L’Unione Europea è incostituzionale
di SIMONE GARILLI (FSI Mantova)
La parità fra Stati di cui all’art. 11 commi 2 e 3 della Costituzione (che disciplina le nostre eventuali limitazioni di sovranità a vantaggio di organizzazioni internazionali) non è intesa in senso formale, come vorrebbero i liberali. Cioè non coincide con l’applicazione delle stesse regole a Stati dotati di ordinamenti giuridici molto diversi (frutto di peculiari evoluzioni sociali e politiche, spesso lunghe secoli). È una parità sostanziale, che si deve tradurre nella parità di poteri e quindi di sovranità.
Se applichiamo la Costituzione economica tedesca all’Italia, attraverso il Trattato di Maastricht e le successive integrazioni, stiamo andando nella direzione opposta dell’art. 11 della Costituzione italiana. La Germania infatti ha continuato a godere dei poteri di cui disponeva precedentemente, ma l’Italia ha perduto gran parte dei suoi. In termini relativi il guadagno di sovranità tedesco è immenso, e le condizioni di parità richieste dalla nostra Carta sono inesistenti.
Meglio spiegarsi più concretamente: la Germania del secondo dopoguerra ha adottato un ordinamento ostile all’inflazione e orientato alle esportazioni, indirizzato ad un’economia (sociale) di mercato fortemente competitiva nella quale lo Stato riveste un ruolo diretto tutto sommato marginale, preferendo regolamentare più che intervenire (è il cosiddetto ordoliberalismo).
L’Italia ha adottato nel 1948 un ordinamento che, sia pure nell’alveo della democrazia formale, si può definire opposto a quello tedesco. La nostra Costituzione impone ai governi, di qualsiasi colore, la piena occupazione (derivata dall’art. 1: la Repubblica Italiana è fondata sul lavoro) e una protezione notevole dei diritti dei lavoratori di fronte alle naturali pretese del capitale privato. Lo Stato deve piegare l’iniziativa privata a fini sociali e intervenire direttamente e indirettamente per valorizzare i grandi complessi industriali del Paese. È un ordinamento fondato sulla domanda interna piuttosto che su quella estera, e che quindi necessita di un’inflazione strutturalmente maggiore di quella richiesta dal sistema tedesco.

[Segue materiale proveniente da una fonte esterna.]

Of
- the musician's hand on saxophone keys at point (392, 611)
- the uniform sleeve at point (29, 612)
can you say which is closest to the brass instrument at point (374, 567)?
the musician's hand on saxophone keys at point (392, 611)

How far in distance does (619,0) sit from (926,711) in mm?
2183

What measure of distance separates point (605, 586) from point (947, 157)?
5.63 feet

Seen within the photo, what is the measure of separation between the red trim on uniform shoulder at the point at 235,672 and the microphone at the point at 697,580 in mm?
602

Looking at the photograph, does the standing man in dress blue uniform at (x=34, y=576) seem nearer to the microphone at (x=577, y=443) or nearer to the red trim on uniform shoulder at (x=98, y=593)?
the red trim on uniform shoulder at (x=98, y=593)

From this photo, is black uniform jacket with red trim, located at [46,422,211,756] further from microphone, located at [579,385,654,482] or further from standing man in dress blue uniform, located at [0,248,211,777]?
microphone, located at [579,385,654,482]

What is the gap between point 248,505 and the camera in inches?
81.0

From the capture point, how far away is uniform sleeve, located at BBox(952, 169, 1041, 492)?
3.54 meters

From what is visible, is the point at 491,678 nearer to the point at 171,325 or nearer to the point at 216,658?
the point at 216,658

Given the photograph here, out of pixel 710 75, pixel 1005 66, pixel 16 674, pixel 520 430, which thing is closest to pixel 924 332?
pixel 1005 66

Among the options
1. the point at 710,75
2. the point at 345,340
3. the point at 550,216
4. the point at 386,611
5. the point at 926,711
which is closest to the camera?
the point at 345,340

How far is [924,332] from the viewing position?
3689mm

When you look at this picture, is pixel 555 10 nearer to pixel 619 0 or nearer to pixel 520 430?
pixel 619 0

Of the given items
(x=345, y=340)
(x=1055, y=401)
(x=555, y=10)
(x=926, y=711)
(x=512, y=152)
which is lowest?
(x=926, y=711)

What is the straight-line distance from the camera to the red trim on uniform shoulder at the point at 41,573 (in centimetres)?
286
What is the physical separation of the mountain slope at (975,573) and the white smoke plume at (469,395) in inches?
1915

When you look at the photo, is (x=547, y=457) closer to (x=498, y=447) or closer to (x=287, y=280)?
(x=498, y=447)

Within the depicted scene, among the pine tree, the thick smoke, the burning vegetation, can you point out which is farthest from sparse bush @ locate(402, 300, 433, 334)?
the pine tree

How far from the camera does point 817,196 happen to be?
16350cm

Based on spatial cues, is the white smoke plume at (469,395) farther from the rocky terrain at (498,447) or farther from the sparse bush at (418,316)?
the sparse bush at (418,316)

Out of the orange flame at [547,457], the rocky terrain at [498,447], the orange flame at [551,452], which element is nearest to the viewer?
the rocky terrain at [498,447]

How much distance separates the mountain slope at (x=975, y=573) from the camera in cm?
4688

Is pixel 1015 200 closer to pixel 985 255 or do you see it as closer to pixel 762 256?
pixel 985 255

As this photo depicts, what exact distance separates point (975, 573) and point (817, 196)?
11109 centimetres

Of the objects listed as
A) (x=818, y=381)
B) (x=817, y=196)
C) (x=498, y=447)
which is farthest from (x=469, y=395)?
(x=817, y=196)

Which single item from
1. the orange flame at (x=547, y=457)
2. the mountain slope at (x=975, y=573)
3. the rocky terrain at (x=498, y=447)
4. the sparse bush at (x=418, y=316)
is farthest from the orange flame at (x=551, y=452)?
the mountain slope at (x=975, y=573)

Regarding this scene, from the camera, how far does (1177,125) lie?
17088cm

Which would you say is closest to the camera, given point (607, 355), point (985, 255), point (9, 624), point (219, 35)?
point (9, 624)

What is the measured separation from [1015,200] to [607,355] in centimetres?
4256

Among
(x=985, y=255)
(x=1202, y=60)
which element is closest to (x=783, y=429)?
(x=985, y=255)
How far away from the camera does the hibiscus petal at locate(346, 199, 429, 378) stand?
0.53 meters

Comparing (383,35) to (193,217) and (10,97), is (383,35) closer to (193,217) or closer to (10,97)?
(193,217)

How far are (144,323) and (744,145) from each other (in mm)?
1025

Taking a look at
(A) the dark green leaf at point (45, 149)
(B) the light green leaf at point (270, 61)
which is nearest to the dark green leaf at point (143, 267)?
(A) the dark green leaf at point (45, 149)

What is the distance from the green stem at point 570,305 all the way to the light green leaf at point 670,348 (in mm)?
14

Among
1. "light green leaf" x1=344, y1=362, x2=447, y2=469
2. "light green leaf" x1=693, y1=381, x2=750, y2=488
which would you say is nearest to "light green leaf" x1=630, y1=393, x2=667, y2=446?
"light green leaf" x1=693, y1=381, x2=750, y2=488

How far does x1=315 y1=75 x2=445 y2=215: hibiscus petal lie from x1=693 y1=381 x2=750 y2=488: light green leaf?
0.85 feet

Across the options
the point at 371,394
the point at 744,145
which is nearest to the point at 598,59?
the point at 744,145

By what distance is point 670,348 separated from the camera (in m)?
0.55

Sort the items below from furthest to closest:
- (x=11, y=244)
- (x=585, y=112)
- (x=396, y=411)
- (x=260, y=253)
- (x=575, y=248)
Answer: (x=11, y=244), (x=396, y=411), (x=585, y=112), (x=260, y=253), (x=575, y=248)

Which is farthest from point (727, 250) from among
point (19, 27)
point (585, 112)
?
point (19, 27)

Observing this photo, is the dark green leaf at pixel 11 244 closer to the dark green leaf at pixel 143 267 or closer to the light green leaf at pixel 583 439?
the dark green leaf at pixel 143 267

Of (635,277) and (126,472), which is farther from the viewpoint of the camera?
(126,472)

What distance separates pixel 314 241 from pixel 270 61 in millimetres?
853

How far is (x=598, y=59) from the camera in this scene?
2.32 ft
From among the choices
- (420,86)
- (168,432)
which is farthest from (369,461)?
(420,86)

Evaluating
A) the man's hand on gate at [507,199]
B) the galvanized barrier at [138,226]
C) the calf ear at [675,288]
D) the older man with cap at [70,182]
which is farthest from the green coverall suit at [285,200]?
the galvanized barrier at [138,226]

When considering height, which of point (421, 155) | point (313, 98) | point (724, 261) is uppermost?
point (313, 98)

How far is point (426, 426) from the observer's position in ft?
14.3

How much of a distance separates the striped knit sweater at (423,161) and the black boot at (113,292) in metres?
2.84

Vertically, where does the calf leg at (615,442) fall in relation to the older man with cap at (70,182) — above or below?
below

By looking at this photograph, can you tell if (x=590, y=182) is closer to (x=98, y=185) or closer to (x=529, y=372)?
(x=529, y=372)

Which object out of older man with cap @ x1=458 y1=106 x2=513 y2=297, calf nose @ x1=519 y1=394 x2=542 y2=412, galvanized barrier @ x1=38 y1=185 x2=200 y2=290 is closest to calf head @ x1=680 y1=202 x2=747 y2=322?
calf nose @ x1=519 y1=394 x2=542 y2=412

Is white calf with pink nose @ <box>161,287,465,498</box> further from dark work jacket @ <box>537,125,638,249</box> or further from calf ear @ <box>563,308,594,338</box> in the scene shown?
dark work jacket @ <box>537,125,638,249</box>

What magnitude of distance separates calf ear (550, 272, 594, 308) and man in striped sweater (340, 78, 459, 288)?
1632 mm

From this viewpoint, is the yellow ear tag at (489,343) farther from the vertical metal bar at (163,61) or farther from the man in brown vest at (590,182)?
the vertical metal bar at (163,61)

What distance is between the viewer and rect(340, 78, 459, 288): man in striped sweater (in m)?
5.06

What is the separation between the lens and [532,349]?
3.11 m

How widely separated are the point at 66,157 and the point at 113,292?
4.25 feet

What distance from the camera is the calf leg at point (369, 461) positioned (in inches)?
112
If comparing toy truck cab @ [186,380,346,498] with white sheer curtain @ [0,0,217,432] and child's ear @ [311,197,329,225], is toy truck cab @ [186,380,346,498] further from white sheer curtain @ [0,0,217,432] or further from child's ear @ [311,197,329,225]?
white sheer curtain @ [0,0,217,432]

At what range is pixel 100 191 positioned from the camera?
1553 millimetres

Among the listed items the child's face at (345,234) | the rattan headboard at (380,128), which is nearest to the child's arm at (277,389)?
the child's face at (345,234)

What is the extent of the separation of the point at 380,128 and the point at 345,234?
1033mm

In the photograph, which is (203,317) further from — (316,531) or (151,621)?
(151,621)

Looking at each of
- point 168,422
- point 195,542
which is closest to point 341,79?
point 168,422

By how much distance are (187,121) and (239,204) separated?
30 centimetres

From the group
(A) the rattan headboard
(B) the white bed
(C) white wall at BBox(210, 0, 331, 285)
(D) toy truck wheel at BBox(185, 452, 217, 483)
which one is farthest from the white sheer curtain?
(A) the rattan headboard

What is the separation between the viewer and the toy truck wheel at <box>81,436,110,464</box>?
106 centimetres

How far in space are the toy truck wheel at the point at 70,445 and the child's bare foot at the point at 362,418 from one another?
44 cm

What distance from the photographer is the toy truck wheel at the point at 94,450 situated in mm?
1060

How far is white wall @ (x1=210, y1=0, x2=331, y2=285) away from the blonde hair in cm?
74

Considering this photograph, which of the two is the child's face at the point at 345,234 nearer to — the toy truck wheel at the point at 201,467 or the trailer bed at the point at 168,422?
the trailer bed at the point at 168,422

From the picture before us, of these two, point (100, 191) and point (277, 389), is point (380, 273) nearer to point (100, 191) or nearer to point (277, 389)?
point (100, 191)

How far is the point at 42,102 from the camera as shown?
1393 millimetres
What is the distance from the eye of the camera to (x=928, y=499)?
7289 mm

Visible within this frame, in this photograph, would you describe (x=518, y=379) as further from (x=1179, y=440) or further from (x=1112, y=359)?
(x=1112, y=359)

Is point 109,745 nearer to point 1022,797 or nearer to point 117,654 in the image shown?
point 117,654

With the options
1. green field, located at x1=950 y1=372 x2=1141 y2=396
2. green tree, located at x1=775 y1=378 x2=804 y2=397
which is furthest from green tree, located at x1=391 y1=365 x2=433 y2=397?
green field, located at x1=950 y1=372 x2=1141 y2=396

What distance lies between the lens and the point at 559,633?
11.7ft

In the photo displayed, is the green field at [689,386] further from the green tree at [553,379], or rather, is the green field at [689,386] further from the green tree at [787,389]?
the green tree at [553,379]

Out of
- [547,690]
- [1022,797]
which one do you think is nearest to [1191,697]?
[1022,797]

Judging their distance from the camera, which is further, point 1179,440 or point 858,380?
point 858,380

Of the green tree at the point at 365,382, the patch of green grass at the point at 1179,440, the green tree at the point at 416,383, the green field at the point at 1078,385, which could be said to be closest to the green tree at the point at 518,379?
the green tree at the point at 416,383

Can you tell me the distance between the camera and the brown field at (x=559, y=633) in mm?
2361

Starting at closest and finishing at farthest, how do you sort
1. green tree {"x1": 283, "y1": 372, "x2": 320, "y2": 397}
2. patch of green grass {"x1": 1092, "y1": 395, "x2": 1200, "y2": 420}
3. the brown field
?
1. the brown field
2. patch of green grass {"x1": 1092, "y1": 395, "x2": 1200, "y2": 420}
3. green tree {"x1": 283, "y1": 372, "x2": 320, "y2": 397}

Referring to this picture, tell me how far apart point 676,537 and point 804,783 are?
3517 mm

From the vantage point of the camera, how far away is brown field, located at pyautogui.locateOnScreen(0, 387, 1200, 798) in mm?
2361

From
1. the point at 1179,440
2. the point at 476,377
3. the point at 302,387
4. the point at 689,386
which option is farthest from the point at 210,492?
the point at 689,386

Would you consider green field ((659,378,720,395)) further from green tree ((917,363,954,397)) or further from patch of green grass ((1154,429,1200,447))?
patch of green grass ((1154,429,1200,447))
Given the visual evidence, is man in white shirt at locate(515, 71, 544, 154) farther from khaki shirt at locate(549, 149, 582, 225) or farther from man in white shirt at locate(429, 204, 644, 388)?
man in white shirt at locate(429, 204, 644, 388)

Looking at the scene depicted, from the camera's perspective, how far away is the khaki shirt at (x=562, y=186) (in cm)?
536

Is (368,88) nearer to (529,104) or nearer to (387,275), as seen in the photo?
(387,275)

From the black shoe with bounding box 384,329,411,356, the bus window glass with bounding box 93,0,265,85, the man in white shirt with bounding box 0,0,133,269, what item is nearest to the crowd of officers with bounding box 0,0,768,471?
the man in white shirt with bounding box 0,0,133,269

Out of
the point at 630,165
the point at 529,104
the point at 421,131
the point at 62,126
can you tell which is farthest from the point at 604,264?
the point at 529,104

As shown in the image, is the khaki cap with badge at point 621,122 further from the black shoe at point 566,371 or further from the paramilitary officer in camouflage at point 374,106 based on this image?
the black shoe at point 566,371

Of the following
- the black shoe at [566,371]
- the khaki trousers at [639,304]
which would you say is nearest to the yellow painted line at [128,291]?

Ciò premesso, come si può definire paritario un insieme di Trattati che impongono all’Italia come alla Germania gli stessi rigidi vincoli di finanza pubblica (3% di deficit e poi pareggio di bilancio), lo stesso divieto di aiuti di Stato alle imprese (con l’Italia che aveva una quota pubblica di valore aggiunto nel settore manifatturiero pari al 18% nel 1992, contro il 9% della Germania), lo stesso divieto di vincolare la circolazione dei capitali (con l’Italia che aveva bisogno di proteggere il lavoro più che la concorrenza) e lo stesso divieto di utilizzare le leve di politica monetaria e valutaria (con l’Italia che aveva bisogno di scaricare sul valore della moneta la maggiore inflazione, a differenza della Germania)?
Questa non è parità, è distruzione di un ordinamento giuridico-economico che aveva portato benessere diffuso e sviluppo industriale attraverso l’importazione di un modello che non ci appartiene, e che ci impone di favorire il grande capitale globalizzato invece che il lavoro (e con esso la piccola impresa privata che dipende dai salari).
È tipico dei liberali sostituire l’interpretazione formale della realtà a quella sostanziale, svuotando il significato dei concetti così da manipolarne più facilmente l’indirizzo prescrittivo. Lo hanno fatto innanzitutto col concetto di Libertà, trasformata nella semplice rivendicazione di diritti slegati dai doveri, e quindi nella libertà di non contare nulla (senza vincoli famigliari, di partito e di appartenenza nazionale non c’è alcun argine alla spoliazione dei diritti) e subito dopo con quello di Democrazia, che si esaurirebbe nel processo elettorale e nella semplice presenza dell’istituzione parlamentare, comunque sia declinata (un sistema maggioritario e presidenziale equivale formalmente ad un sistema proporzionale e parlamentare).
Ecco allora che nel mondo liberale in cui ci troviamo da quasi quarant’anni il Trattato di Lisbona e la Costituzione italiana, cioè due ordinamenti giuridici antitetici, formalmente possono convivere insieme. La sostanza invece è che il primo produce effetti concreti nella società e nell’economia, mentre la seconda è stata disattivata. Solo una volta compreso questo si può rivendicare seriamente la sovranità.